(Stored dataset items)
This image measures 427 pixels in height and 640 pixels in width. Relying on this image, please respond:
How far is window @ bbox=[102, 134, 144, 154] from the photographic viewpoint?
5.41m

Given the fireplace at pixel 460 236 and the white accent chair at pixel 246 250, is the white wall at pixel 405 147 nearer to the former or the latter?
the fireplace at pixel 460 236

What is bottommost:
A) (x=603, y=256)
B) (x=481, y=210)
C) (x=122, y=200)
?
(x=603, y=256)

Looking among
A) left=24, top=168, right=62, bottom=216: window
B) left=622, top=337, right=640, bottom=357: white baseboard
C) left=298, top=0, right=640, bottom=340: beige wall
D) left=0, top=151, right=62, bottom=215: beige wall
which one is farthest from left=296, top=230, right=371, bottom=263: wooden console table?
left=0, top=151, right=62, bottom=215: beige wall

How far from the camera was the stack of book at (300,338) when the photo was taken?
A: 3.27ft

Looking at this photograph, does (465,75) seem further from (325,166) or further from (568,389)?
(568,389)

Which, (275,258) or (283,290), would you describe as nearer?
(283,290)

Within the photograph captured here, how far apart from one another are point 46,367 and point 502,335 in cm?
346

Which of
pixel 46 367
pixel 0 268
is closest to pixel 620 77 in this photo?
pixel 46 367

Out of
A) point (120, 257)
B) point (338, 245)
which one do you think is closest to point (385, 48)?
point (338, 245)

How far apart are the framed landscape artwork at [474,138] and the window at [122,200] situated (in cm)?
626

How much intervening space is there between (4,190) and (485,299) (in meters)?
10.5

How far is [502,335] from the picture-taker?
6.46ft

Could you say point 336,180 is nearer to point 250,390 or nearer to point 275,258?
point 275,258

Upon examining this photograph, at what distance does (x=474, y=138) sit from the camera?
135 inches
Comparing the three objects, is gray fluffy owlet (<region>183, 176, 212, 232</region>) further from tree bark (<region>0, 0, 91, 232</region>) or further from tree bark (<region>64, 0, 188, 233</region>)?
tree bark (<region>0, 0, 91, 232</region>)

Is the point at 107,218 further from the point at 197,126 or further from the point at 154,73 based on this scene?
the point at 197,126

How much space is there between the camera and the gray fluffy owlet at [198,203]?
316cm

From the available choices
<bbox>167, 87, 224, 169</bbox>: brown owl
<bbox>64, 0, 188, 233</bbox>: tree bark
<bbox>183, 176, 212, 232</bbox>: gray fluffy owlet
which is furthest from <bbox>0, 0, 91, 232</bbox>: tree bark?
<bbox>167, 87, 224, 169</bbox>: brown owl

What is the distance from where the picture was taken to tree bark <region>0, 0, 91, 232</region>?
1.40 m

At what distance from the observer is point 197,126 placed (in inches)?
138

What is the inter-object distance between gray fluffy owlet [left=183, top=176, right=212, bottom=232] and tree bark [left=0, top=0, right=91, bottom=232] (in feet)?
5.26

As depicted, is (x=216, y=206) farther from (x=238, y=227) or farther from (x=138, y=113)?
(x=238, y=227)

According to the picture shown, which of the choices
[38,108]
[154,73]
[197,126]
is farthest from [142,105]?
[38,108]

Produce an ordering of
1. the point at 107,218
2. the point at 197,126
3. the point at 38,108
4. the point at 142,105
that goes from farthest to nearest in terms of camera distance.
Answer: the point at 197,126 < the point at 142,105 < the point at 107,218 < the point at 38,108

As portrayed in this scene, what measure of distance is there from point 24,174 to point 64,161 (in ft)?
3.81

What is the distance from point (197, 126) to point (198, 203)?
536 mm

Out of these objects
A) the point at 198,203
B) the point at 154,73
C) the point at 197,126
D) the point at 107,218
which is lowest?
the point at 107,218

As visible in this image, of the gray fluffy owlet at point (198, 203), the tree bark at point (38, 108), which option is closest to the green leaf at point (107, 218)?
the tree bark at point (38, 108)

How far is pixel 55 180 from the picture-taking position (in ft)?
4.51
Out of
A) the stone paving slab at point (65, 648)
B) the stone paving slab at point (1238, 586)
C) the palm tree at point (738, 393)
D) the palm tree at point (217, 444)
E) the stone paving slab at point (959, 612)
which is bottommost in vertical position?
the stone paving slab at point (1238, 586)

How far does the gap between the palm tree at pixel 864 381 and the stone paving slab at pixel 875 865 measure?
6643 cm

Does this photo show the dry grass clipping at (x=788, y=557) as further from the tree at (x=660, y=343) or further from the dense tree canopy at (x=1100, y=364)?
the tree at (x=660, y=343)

_Task description_:
Write out the full listing exactly as given.

_Written response_:
This image measures 427 pixels in height and 640 pixels in width. Relying on this image, please respond:
How far is window @ bbox=[102, 134, 144, 154] from the photographic viewpoint?
5.41m

Given the fireplace at pixel 460 236 and the white accent chair at pixel 246 250, is the white wall at pixel 405 147 nearer to the former or the latter?
the fireplace at pixel 460 236

What is bottommost:
A) (x=603, y=256)
B) (x=481, y=210)
C) (x=122, y=200)
?
(x=603, y=256)

Looking among
A) left=24, top=168, right=62, bottom=216: window
B) left=622, top=337, right=640, bottom=357: white baseboard
C) left=298, top=0, right=640, bottom=340: beige wall
D) left=0, top=151, right=62, bottom=215: beige wall
which one is farthest from left=296, top=230, right=371, bottom=263: wooden console table?
left=0, top=151, right=62, bottom=215: beige wall

How far from the camera was the stack of book at (300,338) when the photo was taken?
A: 3.27ft

Looking at this photograph, does (465,75) seem further from (325,166) or further from (568,389)?
(568,389)

Which, (275,258) or (283,290), would you describe as nearer?
(283,290)

Within the photograph captured here, how far apart from one another are point 46,367 and point 502,335 in cm?
346

Which of
pixel 46 367
pixel 0 268
is closest to pixel 620 77 in this photo?
pixel 46 367

Out of
A) point (120, 257)
B) point (338, 245)
which one do you think is closest to point (385, 48)?
point (338, 245)

How far apart are the framed landscape artwork at [474,138] and the window at [122,200] situated (in cm)?
626

How much intervening space is there between (4,190) and (485,299) (in meters)?
10.5

How far is [502,335] from the picture-taker?
6.46ft

Could you say point 336,180 is nearer to point 250,390 or nearer to point 275,258?
point 275,258

Upon examining this photograph, at what distance does (x=474, y=138) sit from the camera?
135 inches
Comparing the three objects, is gray fluffy owlet (<region>183, 176, 212, 232</region>) further from tree bark (<region>0, 0, 91, 232</region>) or further from tree bark (<region>64, 0, 188, 233</region>)?
tree bark (<region>0, 0, 91, 232</region>)

Is the point at 107,218 further from the point at 197,126 or further from the point at 154,73 based on this scene?
the point at 197,126

How much space is there between the camera and the gray fluffy owlet at [198,203]?
316cm

From the available choices
<bbox>167, 87, 224, 169</bbox>: brown owl
<bbox>64, 0, 188, 233</bbox>: tree bark
<bbox>183, 176, 212, 232</bbox>: gray fluffy owlet
which is furthest from <bbox>0, 0, 91, 232</bbox>: tree bark?
<bbox>167, 87, 224, 169</bbox>: brown owl

What is the distance from where the picture was taken to tree bark <region>0, 0, 91, 232</region>?
1.40 m

At what distance from the observer is point 197,126 placed (in inches)?
138

What is the inter-object distance between gray fluffy owlet [left=183, top=176, right=212, bottom=232] and tree bark [left=0, top=0, right=91, bottom=232] (in feet)?
5.26

As depicted, is (x=216, y=206) farther from (x=238, y=227) or farther from (x=138, y=113)?
(x=238, y=227)

According to the picture shown, which of the choices
[38,108]
[154,73]
[197,126]
is farthest from [142,105]?
[38,108]

Produce an ordering of
1. the point at 107,218
2. the point at 197,126
3. the point at 38,108
4. the point at 142,105
that goes from farthest to nearest in terms of camera distance.
Answer: the point at 197,126 < the point at 142,105 < the point at 107,218 < the point at 38,108

As portrayed in this scene, what measure of distance is there from point 24,174 to point 64,161 (in ft)?
3.81

What is the distance from point (197, 126) to point (198, 203)?
536 mm

Out of these objects
A) the point at 198,203
B) the point at 154,73
C) the point at 197,126
D) the point at 107,218
which is lowest?
the point at 107,218

As visible in this image, of the gray fluffy owlet at point (198, 203), the tree bark at point (38, 108), which option is closest to the green leaf at point (107, 218)?
the tree bark at point (38, 108)

How far is pixel 55 180 from the picture-taking position (in ft)?
4.51
Out of
A) the stone paving slab at point (65, 648)
B) the stone paving slab at point (1238, 586)
C) the palm tree at point (738, 393)
D) the palm tree at point (217, 444)
E) the stone paving slab at point (959, 612)
which is bottommost in vertical position?
the stone paving slab at point (1238, 586)

How far does the gap between the palm tree at pixel 864 381 and the stone paving slab at pixel 875 865 measure?
6643 cm

Does this photo show the dry grass clipping at (x=788, y=557) as further from the tree at (x=660, y=343) or further from the dense tree canopy at (x=1100, y=364)?
the tree at (x=660, y=343)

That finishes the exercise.